** START OF Data provided **

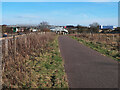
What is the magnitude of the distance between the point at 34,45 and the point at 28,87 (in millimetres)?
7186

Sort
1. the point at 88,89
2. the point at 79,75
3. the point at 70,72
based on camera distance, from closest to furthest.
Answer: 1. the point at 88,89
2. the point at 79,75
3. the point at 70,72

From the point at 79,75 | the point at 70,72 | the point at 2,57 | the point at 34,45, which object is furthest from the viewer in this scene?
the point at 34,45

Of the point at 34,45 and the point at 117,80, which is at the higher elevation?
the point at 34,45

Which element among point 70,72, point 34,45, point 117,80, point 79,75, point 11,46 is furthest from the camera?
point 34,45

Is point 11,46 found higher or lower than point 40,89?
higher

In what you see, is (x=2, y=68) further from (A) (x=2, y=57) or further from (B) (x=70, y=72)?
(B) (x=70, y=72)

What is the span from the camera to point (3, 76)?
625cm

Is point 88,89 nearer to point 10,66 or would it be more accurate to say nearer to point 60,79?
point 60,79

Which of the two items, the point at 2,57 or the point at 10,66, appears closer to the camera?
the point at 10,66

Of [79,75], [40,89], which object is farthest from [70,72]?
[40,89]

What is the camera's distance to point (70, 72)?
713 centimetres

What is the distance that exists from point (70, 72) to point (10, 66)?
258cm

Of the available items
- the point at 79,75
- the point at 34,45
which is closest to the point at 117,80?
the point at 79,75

** END OF Data provided **
** START OF Data provided **

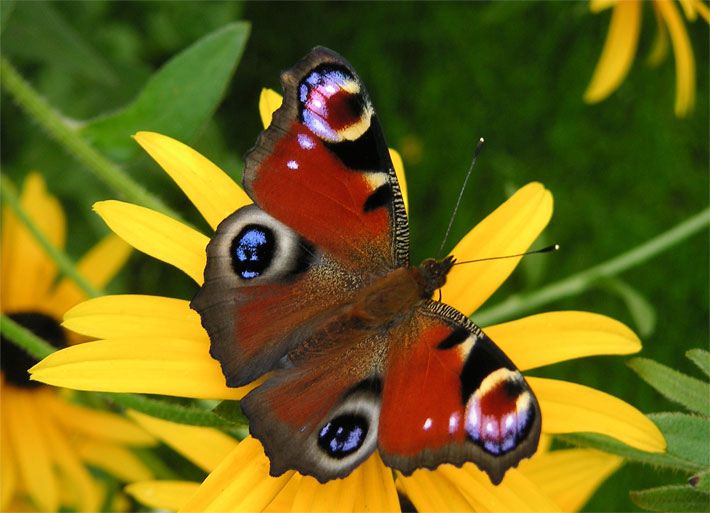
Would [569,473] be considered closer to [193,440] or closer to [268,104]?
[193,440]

** END OF Data provided **

▶ **Directions for this task**:
Which lines in the entries above contain the string "distance", counting only matches in that exact case? List each such line in full.

▶ **Exercise solution**:
What is the magnitude of the distance between the point at 34,45 and the point at 28,87 (in millimetres)?
based on camera distance, from closest to furthest.
What is the camera's distance to point (70, 72)?
What is the distance that exists from point (70, 72) to point (10, 66)?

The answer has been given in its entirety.